姉の言い分は、父はあくまでも葬儀を神式でやりたいだけで、信者になりたいわけじゃないから、神式で葬儀をあげること=神道になるということなら、それは本人の意向にそぐわないだろう、との意見。

 

するとまた葬儀屋さんからご指摘。

 

 

「無宗教でやっても、基本的には仏教に近くなりますからね。焼香まわしたりたりとか。ただお経がないだけ。」

 

 

 

ええっ真顔みたいな感じで話は平行線、、、。

 

 

ここで一度、葬儀屋さんに席を外してもらって、家族のみで話し合うことに。

 

 

ここで姉、爆発ムキー

 

 

 「私、〇〇(葬儀屋の名前)があまりにもクソで怒りに震えてる・・・!!葬儀のやり方なんて、こっちの希望通りに色々アレンジできるべきなのに、大手でいろいろな付き合いもあるからなのか、がんじがらめで選択肢の幅がめっちゃ狭い!!」

と怒りモード。

 

 

とりあえず明日、担当の人から神社に連絡してもらい、事情を話し、それでも来てくれるか聞いてもらって、結果を待つ!

ダメだったら、その時はその時でまた考える!!ということに。

 

 

家の近くにある神社にお願いしてもらうことにして、そこは数ある神社の中でも、おそらくうちの状況を受け入れてくれる可能性が高い、と葬儀屋の人も言っていた。
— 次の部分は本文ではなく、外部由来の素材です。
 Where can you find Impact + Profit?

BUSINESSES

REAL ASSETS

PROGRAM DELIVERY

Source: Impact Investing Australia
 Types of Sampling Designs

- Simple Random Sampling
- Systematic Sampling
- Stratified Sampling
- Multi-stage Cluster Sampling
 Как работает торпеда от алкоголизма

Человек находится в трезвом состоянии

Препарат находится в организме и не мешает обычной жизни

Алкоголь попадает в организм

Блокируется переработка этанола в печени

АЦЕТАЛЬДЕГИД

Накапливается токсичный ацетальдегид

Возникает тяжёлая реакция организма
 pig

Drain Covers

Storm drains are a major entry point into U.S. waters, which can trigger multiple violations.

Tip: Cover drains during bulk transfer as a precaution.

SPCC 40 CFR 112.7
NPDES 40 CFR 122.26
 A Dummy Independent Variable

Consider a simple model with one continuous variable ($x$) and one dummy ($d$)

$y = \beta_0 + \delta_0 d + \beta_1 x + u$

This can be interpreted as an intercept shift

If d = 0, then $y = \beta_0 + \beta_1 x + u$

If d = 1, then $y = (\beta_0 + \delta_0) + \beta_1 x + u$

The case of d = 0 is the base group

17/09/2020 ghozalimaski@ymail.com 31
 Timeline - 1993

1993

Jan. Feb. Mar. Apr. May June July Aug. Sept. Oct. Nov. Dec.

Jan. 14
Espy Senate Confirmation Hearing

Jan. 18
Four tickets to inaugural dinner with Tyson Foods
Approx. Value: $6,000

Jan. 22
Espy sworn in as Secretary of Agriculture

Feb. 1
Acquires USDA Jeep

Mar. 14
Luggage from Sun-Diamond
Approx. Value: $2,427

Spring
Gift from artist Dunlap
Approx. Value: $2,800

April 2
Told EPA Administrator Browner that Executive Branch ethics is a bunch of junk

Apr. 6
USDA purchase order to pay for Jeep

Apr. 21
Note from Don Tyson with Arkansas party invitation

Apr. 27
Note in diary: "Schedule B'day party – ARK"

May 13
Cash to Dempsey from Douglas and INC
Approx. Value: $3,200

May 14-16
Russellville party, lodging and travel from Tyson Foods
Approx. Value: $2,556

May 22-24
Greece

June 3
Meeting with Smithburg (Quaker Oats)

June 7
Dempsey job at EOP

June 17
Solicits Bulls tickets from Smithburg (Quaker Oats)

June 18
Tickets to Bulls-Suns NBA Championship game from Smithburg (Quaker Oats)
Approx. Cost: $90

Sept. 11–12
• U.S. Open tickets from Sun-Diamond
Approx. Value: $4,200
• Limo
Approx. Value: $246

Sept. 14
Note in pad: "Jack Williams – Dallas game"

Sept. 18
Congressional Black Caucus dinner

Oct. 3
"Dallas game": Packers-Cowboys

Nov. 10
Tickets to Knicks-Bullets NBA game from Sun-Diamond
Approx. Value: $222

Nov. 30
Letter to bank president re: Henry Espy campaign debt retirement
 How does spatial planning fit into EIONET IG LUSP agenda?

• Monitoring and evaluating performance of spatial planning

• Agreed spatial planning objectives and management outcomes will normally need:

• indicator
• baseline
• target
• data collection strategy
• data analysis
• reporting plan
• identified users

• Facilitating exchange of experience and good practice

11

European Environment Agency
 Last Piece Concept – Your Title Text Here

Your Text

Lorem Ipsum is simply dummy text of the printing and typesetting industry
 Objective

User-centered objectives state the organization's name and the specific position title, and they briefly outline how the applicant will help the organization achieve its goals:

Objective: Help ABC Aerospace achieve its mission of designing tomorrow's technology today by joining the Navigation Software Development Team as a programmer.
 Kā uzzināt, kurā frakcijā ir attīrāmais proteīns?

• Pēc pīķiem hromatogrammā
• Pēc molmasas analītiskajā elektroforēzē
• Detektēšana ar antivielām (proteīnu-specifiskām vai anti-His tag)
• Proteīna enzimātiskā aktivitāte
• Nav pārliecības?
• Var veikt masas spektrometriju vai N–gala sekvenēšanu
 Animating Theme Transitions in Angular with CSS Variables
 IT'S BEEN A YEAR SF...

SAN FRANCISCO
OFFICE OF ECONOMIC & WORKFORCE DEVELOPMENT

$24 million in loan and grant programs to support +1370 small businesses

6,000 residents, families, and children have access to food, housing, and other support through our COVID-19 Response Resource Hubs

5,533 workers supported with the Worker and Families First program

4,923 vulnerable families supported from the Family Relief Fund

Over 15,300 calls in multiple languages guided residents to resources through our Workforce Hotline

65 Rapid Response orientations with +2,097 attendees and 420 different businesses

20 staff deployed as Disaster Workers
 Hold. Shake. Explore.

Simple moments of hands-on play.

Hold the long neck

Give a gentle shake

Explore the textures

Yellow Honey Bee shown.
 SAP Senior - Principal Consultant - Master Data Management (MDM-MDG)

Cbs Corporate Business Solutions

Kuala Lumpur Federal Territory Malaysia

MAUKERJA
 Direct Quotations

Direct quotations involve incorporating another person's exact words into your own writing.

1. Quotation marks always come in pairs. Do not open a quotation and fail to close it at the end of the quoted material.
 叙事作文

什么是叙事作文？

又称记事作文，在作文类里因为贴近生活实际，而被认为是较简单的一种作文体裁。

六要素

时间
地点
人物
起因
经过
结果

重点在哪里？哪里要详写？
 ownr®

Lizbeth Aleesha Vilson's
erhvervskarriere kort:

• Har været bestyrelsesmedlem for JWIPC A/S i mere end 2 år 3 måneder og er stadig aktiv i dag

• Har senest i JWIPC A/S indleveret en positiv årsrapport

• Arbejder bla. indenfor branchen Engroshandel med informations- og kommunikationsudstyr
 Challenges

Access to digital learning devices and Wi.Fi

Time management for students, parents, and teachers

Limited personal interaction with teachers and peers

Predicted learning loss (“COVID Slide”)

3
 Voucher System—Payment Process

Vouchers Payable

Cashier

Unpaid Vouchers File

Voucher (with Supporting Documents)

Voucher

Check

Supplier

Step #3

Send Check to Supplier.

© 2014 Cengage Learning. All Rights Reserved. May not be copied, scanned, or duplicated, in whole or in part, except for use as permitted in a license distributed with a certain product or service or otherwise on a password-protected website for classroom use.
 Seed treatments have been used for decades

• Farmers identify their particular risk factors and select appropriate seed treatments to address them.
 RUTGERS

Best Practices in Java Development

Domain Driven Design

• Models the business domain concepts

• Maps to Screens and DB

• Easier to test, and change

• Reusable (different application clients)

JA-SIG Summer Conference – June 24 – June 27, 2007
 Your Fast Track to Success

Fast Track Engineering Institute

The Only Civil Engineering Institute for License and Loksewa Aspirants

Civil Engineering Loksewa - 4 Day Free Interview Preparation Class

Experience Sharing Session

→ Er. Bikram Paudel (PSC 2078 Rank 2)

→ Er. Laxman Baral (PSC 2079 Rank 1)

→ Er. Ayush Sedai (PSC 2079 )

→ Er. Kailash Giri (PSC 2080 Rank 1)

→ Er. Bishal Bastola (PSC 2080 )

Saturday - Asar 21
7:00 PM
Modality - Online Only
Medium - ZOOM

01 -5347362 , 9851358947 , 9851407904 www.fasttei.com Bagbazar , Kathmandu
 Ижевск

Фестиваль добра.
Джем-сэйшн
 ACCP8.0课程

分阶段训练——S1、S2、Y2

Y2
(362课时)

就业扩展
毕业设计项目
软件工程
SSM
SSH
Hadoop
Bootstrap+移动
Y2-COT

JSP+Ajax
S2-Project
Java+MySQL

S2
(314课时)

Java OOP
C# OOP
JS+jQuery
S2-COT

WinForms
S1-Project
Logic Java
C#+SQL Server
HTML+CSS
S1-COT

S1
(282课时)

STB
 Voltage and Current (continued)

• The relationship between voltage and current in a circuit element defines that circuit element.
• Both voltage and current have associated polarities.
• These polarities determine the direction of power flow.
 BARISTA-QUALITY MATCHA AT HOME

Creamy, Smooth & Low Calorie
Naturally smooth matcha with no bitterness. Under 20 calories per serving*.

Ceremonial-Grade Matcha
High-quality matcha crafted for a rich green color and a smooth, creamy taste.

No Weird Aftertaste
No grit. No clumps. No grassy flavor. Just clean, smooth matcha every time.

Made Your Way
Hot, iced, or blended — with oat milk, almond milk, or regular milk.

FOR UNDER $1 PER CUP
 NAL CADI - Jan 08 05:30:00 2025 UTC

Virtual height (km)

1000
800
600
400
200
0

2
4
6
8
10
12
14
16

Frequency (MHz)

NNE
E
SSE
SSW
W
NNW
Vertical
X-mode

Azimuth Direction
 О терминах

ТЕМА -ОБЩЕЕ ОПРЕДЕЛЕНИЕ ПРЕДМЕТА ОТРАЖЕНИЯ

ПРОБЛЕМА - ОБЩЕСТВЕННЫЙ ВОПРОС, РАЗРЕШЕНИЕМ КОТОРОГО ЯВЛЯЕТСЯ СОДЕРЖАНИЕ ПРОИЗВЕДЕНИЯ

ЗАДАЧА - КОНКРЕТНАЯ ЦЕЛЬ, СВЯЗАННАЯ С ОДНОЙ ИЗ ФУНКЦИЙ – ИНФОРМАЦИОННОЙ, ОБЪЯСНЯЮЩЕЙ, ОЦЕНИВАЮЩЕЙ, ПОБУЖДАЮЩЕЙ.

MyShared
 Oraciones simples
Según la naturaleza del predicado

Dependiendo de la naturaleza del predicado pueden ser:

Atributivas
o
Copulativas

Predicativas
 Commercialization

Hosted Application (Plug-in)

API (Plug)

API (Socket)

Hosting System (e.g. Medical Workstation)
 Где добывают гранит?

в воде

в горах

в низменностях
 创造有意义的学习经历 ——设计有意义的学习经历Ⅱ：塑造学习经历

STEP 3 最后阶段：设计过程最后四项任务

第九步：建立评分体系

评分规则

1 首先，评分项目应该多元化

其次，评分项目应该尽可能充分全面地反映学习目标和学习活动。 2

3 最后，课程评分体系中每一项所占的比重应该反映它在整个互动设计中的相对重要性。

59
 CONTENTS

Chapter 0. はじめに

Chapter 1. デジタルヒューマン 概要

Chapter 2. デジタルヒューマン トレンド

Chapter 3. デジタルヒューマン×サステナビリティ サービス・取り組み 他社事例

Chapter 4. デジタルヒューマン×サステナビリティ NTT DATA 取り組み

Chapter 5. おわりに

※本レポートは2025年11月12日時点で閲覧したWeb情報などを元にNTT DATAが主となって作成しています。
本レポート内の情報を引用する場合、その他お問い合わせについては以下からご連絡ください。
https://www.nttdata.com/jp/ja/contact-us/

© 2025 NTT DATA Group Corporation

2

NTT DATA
神社は神社でも、やはり色々と口うるさいところや厳しいところがあるらしい。

 

 

決めなきゃいけないことはまだまだたくさんある。

 

・葬儀のお知らせの新聞掲載するか否か。するなら掲載内容の書き込み。

 

・遺影の写真決め(父の写真は極端に少なかったので免許証の写真を使った)

 写真の背景や服装も合成する場合、決める。今時はシワを取ったりの加工もできるらしい。

 

・葬儀後に自宅に組む祭壇の種類

 

・納棺式の時に着せるもの選び(今回は神式なので選択肢はひとつしかないようだった)

 

・火葬場があいているかの確認と神主さんの都合を確認後、葬儀の日程取り決め。

 

・棺をどれにするか(10万円から70万円までピンキリでした。)

 

・棺にかける布や帯、骨箱に被せる布の色

 

・スライドショーつける?集合写真とる?小さい写真も含め作るか?

 

・香典返しにつけるハガキと香典返しの種類、何個用意するか

 

・引き物をどれにするかとその個数

 

・お通夜の前のちょっとした食事、メインの食事、それぞれどれにするか、どのくらい注文するか

 

・会場に泊まる人の朝食、火葬場でのお弁当の数

 

などなど、ようやく終わった頃には日付も変わっていて皆疲労困憊だった。

 

執筆する手元とノート

 

 

私は葬儀やお布施の金額の相場もなにも全く知らなかったので、今回、正直びっくらこいた滝汗

金額もろもろの話はまた次回。

 

葬儀のことなどは地域や葬儀会社による違いもたくさんあるようで色々と勉強になった。